__Challenge__. Write out the material below exactly, beginning at the line that contains "Which do you" and ending with its last line, both ends included; write nothing else.
------
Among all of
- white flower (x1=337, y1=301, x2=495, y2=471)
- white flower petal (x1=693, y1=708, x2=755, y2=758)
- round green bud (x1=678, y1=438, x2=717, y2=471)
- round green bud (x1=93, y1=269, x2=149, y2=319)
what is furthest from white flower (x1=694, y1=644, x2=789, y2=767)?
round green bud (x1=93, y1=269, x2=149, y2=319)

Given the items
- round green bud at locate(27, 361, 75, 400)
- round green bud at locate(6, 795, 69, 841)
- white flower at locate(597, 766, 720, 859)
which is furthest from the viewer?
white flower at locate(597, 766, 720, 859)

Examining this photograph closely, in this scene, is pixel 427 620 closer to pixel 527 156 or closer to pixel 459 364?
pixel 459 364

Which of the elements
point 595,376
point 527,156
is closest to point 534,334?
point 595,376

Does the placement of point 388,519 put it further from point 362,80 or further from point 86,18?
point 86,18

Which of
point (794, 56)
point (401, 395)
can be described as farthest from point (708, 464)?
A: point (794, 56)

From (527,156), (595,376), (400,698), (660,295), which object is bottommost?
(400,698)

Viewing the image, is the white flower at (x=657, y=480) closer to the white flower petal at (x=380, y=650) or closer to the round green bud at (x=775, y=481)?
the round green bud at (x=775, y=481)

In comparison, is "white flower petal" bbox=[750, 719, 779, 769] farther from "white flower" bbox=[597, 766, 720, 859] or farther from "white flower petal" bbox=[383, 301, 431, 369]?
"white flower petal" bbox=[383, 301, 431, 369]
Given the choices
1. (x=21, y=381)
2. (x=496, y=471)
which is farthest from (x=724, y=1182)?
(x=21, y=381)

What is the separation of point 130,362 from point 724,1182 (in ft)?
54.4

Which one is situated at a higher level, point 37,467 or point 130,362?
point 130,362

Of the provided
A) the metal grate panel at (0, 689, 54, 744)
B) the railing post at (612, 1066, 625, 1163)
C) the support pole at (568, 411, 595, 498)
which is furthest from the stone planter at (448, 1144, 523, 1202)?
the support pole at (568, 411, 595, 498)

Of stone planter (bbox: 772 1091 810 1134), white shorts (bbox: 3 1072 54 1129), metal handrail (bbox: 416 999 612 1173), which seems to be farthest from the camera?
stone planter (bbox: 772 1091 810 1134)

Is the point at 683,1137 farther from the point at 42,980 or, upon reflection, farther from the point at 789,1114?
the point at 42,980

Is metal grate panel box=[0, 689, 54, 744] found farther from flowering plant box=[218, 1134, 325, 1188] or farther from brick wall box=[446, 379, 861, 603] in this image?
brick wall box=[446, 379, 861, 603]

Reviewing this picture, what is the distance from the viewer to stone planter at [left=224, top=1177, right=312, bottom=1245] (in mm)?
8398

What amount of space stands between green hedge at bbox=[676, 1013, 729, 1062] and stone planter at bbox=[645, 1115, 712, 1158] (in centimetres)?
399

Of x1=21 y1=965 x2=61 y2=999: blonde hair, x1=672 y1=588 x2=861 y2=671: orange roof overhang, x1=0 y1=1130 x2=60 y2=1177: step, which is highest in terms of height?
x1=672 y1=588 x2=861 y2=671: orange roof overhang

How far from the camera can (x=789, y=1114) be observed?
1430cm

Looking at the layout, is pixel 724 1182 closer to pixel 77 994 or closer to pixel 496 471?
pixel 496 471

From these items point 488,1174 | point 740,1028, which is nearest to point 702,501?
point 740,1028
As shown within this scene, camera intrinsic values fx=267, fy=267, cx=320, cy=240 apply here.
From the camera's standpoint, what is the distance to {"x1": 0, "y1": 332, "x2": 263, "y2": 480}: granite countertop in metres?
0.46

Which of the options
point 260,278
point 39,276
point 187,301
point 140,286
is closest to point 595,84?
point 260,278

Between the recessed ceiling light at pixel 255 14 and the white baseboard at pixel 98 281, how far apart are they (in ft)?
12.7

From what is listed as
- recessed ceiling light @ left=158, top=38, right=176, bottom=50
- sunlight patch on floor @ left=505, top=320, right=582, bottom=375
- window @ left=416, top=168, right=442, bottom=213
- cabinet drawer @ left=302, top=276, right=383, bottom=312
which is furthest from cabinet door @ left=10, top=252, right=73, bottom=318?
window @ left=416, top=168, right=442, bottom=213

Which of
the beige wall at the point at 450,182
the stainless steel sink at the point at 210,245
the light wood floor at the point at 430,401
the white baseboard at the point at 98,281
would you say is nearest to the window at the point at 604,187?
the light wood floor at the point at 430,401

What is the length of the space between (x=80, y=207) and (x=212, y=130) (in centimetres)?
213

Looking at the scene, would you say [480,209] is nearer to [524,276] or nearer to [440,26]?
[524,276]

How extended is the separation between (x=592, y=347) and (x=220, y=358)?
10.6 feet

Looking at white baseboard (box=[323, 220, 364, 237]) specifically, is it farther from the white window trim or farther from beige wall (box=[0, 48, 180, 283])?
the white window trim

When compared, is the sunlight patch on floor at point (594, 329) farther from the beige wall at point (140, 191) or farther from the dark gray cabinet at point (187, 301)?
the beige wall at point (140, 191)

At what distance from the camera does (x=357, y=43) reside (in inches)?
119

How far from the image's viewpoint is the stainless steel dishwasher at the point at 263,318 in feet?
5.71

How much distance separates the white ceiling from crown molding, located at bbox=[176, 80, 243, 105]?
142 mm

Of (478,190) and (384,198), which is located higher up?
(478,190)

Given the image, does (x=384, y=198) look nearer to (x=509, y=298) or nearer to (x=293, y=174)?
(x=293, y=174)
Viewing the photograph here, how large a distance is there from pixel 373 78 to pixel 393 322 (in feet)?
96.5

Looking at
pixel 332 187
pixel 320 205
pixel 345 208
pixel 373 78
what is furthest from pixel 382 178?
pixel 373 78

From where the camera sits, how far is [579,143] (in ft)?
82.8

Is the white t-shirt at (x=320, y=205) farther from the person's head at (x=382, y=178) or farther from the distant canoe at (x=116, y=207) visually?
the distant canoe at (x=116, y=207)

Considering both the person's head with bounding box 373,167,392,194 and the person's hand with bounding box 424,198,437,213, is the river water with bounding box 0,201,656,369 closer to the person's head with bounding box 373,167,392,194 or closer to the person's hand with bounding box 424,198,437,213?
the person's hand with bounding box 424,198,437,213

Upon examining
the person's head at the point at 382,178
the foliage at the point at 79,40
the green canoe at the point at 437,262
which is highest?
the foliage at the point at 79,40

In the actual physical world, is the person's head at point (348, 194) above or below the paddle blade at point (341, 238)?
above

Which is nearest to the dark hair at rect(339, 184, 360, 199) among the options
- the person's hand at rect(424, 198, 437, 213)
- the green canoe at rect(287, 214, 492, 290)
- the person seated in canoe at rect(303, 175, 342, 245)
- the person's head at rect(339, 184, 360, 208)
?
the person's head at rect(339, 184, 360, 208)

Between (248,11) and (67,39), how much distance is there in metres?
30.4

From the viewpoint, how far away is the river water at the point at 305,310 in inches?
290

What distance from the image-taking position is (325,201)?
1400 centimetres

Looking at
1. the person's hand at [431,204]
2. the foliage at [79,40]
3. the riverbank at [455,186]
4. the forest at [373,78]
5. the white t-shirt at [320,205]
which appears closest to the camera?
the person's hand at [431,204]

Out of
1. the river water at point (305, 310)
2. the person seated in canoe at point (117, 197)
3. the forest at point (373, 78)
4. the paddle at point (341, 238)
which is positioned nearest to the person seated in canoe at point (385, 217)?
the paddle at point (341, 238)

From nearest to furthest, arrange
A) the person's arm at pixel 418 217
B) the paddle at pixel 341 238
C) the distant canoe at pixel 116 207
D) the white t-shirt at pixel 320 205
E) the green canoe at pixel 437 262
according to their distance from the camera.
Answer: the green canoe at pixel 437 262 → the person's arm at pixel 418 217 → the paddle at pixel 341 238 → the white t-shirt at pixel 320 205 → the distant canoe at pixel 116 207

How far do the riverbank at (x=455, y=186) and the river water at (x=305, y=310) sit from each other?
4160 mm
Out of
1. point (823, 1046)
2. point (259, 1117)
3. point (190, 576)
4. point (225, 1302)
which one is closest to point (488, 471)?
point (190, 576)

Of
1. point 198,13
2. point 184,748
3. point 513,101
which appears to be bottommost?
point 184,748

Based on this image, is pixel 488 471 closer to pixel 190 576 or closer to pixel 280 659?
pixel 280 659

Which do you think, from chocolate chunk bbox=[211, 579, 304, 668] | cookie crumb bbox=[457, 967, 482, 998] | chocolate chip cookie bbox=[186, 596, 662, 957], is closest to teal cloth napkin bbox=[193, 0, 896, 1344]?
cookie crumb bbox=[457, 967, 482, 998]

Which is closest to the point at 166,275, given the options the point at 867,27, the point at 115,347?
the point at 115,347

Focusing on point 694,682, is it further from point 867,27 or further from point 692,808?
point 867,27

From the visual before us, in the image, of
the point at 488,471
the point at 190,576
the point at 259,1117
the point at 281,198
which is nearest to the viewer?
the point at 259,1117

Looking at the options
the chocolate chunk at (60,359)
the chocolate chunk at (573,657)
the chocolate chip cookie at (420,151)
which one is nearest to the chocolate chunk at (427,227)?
------
__Complete output__.
Which do you think, from chocolate chunk bbox=[211, 579, 304, 668] | cookie crumb bbox=[457, 967, 482, 998] | chocolate chip cookie bbox=[186, 596, 662, 957], is closest to teal cloth napkin bbox=[193, 0, 896, 1344]?
cookie crumb bbox=[457, 967, 482, 998]

Which is closest to the point at 166,275, given the options the point at 867,27, the point at 115,347?
the point at 115,347

Focusing on point 694,682, is it further from point 867,27 or further from point 692,808?
point 867,27

From the visual before us, in the image, of
the point at 488,471
the point at 190,576
the point at 259,1117
the point at 281,198
which is nearest to the viewer?
the point at 259,1117

Looking at the options
the chocolate chunk at (60,359)
the chocolate chunk at (573,657)
the chocolate chip cookie at (420,151)
which one is nearest to the chocolate chunk at (427,227)?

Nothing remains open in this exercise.